→ **Your tasks**
1/ For each statement below, say whether it agrees with the excerpt on measuring in vector spaces. Answer yes or no and quote the deciding words of the excerpt. (a) A vector space by itself allows measuring. (b) The distance formula in ${\bf R}^2$ comes from the Pythagorean Theorem. (c) Calculus in ${\bf R}^n$ is called vector calculus.
2/ In the excerpt on measuring in vector spaces, what does the parenthetical remark say the distance $d(a,b)$ is?
3/ Write out the excerpt on measuring in vector spaces from the words "Plan: Take a" through the words "is the following.".

What about measurement? That's geometry!
Note there is no measuring in a vector space. But, in that case, there are no distances, no limits, no calculus...
Plan: Take a vector space and equip it with extra structure, so that we can measure.
To understand how, let's observe that we do measure in ${\bf R}^1$, ${\bf R}^2$, ${\bf R}^3$, etc. How?
Consider the distance formula in ${\bf R}^2$.
Which is $$d=\sqrt{(a-u)^2+(b-v)^2},$$ that comes from Pythagorean Theorem.
In ${\bf R}^3$ also:
we have $$D=\sqrt{(a-u)^2+(b-v)^2+(c-w)^2}$$ etc.
Then, the distance from $d=(a,b)$ to $0$ is $\sqrt{a^2+b^2}$. $$D^2=d^2+c^2 = a^2+b^2+c^2,$$ diagonal of box $a \times b \times c$.
In ${\bf R}^n$ distance formula is the following.
The distance between $a=(a_1,\ldots,a_n)$ and $b=(b_1,\ldots,b_n)$ is $$d(a,b)=\sqrt{(a_1-b_1)^2+\ldots+(a_n-b_n)^2}.$$ (it's a number!)
We can measure vectors and, therefore, can consider convergence:
- given $x_i \in {\bf R}^n$, $x_i \rightarrow a \in {\bf R}^n$ if distance from $x_i$ to $a$ goes to $0$ as $i \rightarrow \infty$, i.e.,
$$\displaystyle\lim_{i \rightarrow \infty} d(x_i,a)=0.$$
With this you can introduce limits, continuity, derivative, integral, the rest of calculus. So, we have calculus in ${\bf R}^n$ (not just ${\bf R}^3$ as in calc 3). It's called vector calculus.
Question: What about other vector spaces? Especially infinite dimensional ones such as ${\bf F}([a,b])$.

→ **Given material**
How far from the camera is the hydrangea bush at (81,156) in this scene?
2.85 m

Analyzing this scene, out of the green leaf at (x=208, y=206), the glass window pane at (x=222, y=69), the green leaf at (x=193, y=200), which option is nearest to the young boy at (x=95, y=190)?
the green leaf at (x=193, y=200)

→ **Solutions to each task**
1/
(a) No: "Note there is no measuring in a vector space."
(b) Yes: "that comes from Pythagorean Theorem."
(c) Yes: "It's called vector calculus."

2/ A number.

3/
Plan: Take a vector space and equip it with extra structure, so that we can measure.
To understand how, let's observe that we do measure in ${\bf R}^1$, ${\bf R}^2$, ${\bf R}^3$, etc. How?
Consider the distance formula in ${\bf R}^2$.
Which is $$d=\sqrt{(a-u)^2+(b-v)^2},$$ that comes from Pythagorean Theorem.
In ${\bf R}^3$ also:
we have $$D=\sqrt{(a-u)^2+(b-v)^2+(c-w)^2}$$ etc.
Then, the distance from $d=(a,b)$ to $0$ is $\sqrt{a^2+b^2}$. $$D^2=d^2+c^2 = a^2+b^2+c^2,$$ diagonal of box $a \times b \times c$.
In ${\bf R}^n$ distance formula is the following.